* **Document segment**:
---------------

Instead, it’s creeping back up to pre-settlement levels.

According to a new Redfin report, the average U.S. buyer’s agent commission rose to 2.43% in Q2 2025, up from 2.38% a year earlier. That’s the third consecutive quarter of increases, bringing compensation back to where it was in the first quarter of 2024, before the settlement officially went into effect.

Byron Lazine put it simply on this week’s Real Word Podcast

“One year in, Redfin—who hates agents earning a comp—they’ve got to publish the truth. And the stats don’t lie. Compensation is moving up.”

So why are buyer agent commissions on the rise? Let’s break down the data and the market dynamics driving it.

Redfin’s Key Findings on Buyer Agent Compensation

Redfin’s analysis looked at thousands of closed transactions from its agents, partner agents, and Bay Equity Home Loans. The results show a steady recovery in compensation levels after a brief dip immediately following the NAR settlement.

Here are the highlights from Q2 2025:

  • National average: Buyer agent compensation was 2.43%, up from 2.38% a year earlier.
  • Homes under $500,000: Compensation averaged 2.52%, the highest level since Q3 2023.
  • Homes $500K–$999K: Compensation rose to 2.34%, up from 2.31% a year ago.
  • Homes $1 million+: Compensation ticked up to 2.21%, up slightly from the previous quarter’s record low of 2.19%, but still below the 2.24% seen a year earlier.

The report also noted that in June, the U.S. housing market had 500,000 more sellers than buyers, the largest gap since 2013. With so few buyers, sellers are under pressure to offer competitive terms, including higher compensation, to close deals.

---------------

(Data items)

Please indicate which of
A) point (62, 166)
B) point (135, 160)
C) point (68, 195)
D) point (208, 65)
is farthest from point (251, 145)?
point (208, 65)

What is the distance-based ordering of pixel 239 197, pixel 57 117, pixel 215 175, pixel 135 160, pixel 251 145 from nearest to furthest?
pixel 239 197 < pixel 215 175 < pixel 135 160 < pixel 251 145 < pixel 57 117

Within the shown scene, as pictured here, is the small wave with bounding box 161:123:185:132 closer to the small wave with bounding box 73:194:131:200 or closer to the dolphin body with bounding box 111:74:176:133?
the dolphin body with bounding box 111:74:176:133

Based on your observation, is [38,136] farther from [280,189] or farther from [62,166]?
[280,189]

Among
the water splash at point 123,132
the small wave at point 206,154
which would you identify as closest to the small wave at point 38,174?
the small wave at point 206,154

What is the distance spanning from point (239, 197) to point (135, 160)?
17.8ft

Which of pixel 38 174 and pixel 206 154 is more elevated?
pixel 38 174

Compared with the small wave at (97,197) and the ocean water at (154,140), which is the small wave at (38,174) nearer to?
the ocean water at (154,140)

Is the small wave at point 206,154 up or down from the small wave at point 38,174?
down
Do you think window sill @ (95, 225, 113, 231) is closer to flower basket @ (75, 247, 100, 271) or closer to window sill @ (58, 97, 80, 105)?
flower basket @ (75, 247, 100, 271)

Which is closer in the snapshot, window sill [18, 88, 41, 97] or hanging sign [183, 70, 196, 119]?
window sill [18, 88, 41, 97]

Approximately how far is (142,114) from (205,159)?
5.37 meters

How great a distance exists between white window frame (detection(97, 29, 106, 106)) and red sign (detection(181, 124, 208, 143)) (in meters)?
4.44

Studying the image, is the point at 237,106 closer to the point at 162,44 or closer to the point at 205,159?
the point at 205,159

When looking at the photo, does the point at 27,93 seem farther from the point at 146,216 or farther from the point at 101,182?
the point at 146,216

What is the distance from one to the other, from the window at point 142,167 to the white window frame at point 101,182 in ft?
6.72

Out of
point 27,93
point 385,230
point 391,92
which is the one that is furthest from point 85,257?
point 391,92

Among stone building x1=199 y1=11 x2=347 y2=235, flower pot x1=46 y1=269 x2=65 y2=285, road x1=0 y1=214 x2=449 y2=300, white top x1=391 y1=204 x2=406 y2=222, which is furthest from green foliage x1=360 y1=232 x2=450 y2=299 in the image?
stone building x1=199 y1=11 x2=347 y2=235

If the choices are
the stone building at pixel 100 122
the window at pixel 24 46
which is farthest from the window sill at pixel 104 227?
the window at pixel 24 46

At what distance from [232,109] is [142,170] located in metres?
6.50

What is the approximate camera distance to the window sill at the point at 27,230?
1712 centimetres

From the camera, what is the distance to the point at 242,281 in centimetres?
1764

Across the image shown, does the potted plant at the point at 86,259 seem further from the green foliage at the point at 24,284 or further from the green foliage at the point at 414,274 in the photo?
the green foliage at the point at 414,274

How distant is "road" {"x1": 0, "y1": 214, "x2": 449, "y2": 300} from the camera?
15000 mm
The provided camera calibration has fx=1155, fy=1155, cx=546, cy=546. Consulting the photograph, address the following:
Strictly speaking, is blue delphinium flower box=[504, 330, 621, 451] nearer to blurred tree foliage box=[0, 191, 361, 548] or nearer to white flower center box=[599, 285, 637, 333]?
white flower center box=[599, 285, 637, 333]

---------------

* **Requests**:
**A)** Set down the passage of the buyer agent commission article between "So why are buyer" and "seen a year earlier.", inclusive.
**B)** Extend the article on buyer agent commissions, picking up right after its final sentence.

* **Answers in order**:
**A)**
So why are buyer agent commissions on the rise? Let’s break down the data and the market dynamics driving it.

Redfin’s Key Findings on Buyer Agent Compensation

Redfin’s analysis looked at thousands of closed transactions from its agents, partner agents, and Bay Equity Home Loans. The results show a steady recovery in compensation levels after a brief dip immediately following the NAR settlement.

Here are the highlights from Q2 2025:

  • National average: Buyer agent compensation was 2.43%, up from 2.38% a year earlier.
  • Homes under $500,000: Compensation averaged 2.52%, the highest level since Q3 2023.
  • Homes $500K–$999K: Compensation rose to 2.34%, up from 2.31% a year ago.
  • Homes $1 million+: Compensation ticked up to 2.21%, up slightly from the previous quarter’s record low of 2.19%, but still below the 2.24% seen a year earlier.

**B)**
Why Predictions of a “Race to the Bottom” Fell Flat

When the NAR settlement took effect in August 2024, commissions initially dropped to a low 2.36% in the third quarter. Many believed this signaled the start of a downward slide.

But as Byron pointed out on The Real Word, those predictions underestimated how consumers actually behave: 

“If consumers wanted no agent or less agent support…then you’d actually see comp moving down one year later. You’re not seeing that. You’re seeing that consumers value what we do. They seek it out. They prefer it.”

Nicole White added her perspective from the buy side when Byron asked what she’d never had the ability to do outside the last 12 months. 

Her answer: “Negotiate what you’re going to get paid.”  

Used to be whatever number was being offered on the MLS was the number buyer agents were taking. They might complain, but typically, most agents didn’t ask for more. 

There were exceptions, though, as Nicole pointed out, describing one agent on her team who’d been in the business for a much shorter time and was asking for more than what was offered. 

“I was flabbergasted that she was doing it, but she was able to do it because she was showing her value. So she definitely was on the bandwagon before any of this ever came on… If it was being offered, she was asking her clients for more.”

The lesson? When agents demonstrate value and outcomes, buyers are often willing to support higher compensation rather than shop for the lowest fee.

Local Market Dynamics

Redfin’s report also highlighted differences by market:

  • In Austin, TX, most buyer agents now request 3%, up from 2.5%–2.75% before the settlement.
  • In Kansas City, MO, sellers often ask about lowering or eliminating commission, but most still pay close to 3%when buyers request it.
  • In Minneapolis, MN, buyers typically expect a 2.7% commission, though some flexibility has brought negotiated rates down to 2.5% in certain cases.

These examples reflect a broader point on the podcast: great agents with higher standards have raised the bar. And consumers are willing to pay more for a better experience, not to mention a better result. 

What It Means for Agents

A year into the “new world” of compensation, and commissions are stabilizing or even rising in many markets. That signals opportunity for agents who can communicate their value and negotiate effectively.

Here are three takeaways for real estate professionals:

  • The market rewards value. Agents who show measurable outcomes and provide clear expertise are more likely to secure higher compensation.
  • Negotiation is now standard. With MLS rules changed, conversations around compensation are happening earlier and more directly.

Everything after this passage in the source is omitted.